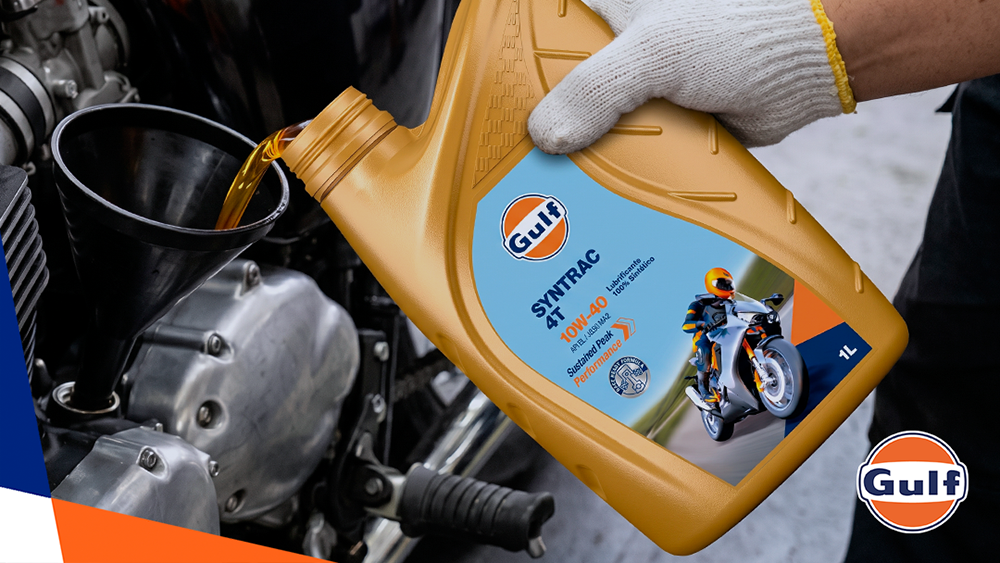 Problemas mais comuns em motos: como identificar e evitar
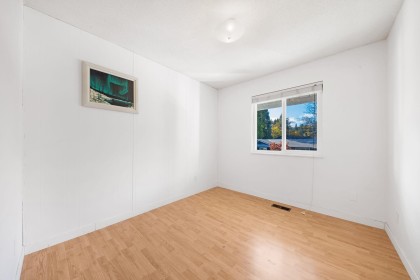 Photo 7 at 3870 Richmond Street, Lincoln Park PQ, Port Coquitlam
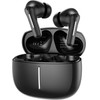 Tech-Protect Ultraboost Tws Earphone Pro G3 BLACK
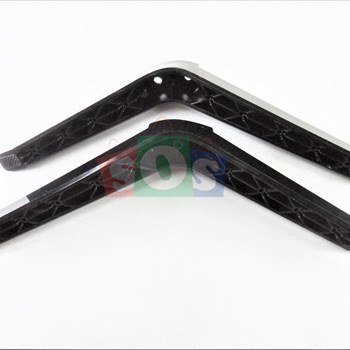 پایه-رومیزی-صنام-43M10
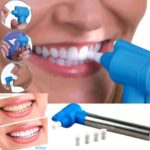 جهاز تبيض الاسنان-0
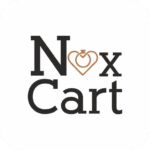 Nox Cart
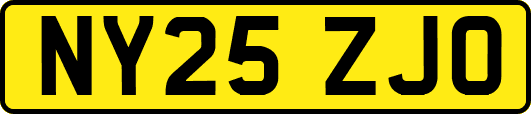 NY25ZJO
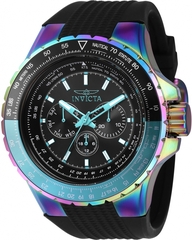 Invicta - Aviator Men 37033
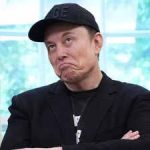 fe8d7abbf31c048ec74c636396758381f83f79714d4ef58ff3279727e88f7c9e.0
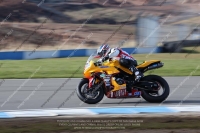 anglesey;brands-hatch;cadwell-park;croft;donington-park;enduro-digital-images;event-digital-images;eventdigitalimages;mallory;no-limits;oulton-park;peter-wileman-photography;racing-digital-images;silverstone;snetterton;trackday-digital-images;trackday-photos;welsh-2-day-enduro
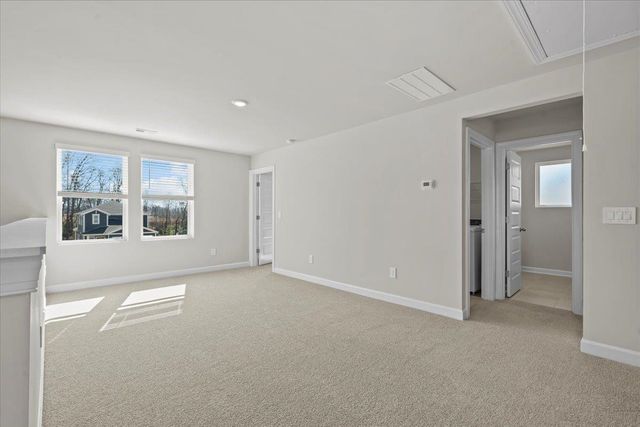 566 Crowder Place, Piedmont, SC 29673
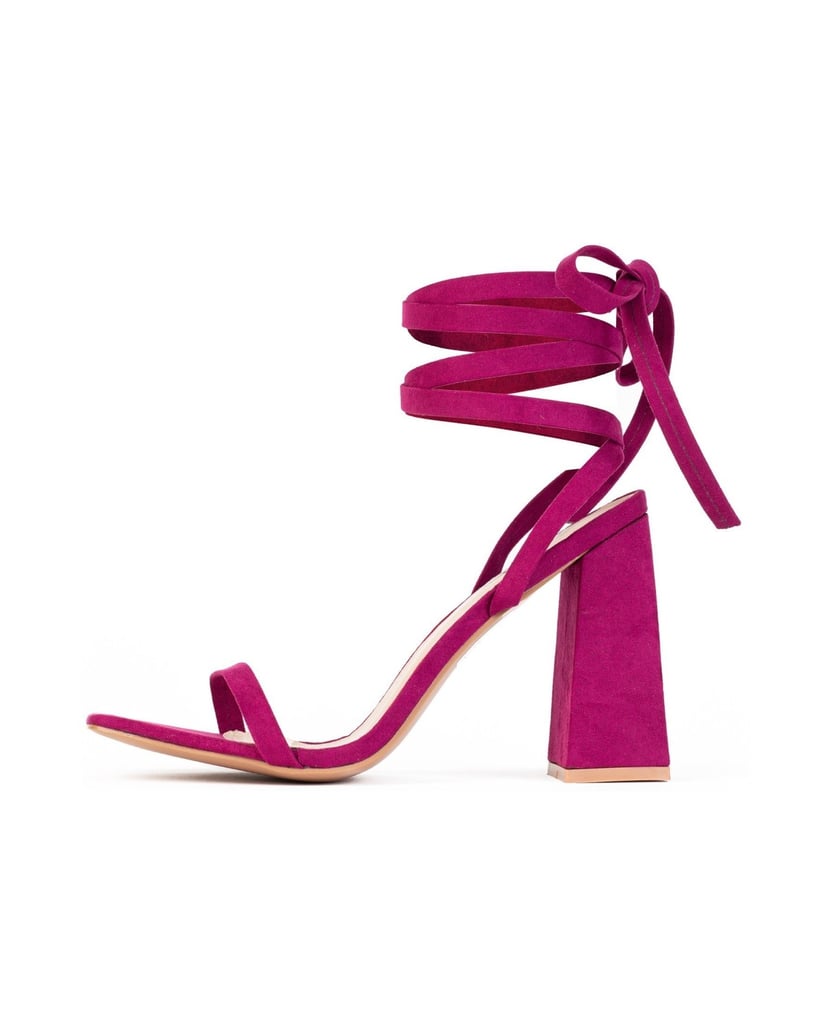 Celena-Block-heel-CHARNEY-braun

#### [WORK INSTRUCTION]
Each entry above must be duplicated precisely; none of the pictures may be included.

#### [YOUR SOLUTION]
 Problemas mais comuns em motos: como identificar e evitar
 Photo 7 at 3870 Richmond Street, Lincoln Park PQ, Port Coquitlam
 Tech-Protect Ultraboost Tws Earphone Pro G3 BLACK
 پایه-رومیزی-صنام-43M10
 جهاز تبيض الاسنان-0
 Nox Cart
 NY25ZJO
 Invicta - Aviator Men 37033
 fe8d7abbf31c048ec74c636396758381f83f79714d4ef58ff3279727e88f7c9e.0
 anglesey;brands-hatch;cadwell-park;croft;donington-park;enduro-digital-images;event-digital-images;eventdigitalimages;mallory;no-limits;oulton-park;peter-wileman-photography;racing-digital-images;silverstone;snetterton;trackday-digital-images;trackday-photos;welsh-2-day-enduro
 566 Crowder Place, Piedmont, SC 29673
 Celena-Block-heel-CHARNEY-braun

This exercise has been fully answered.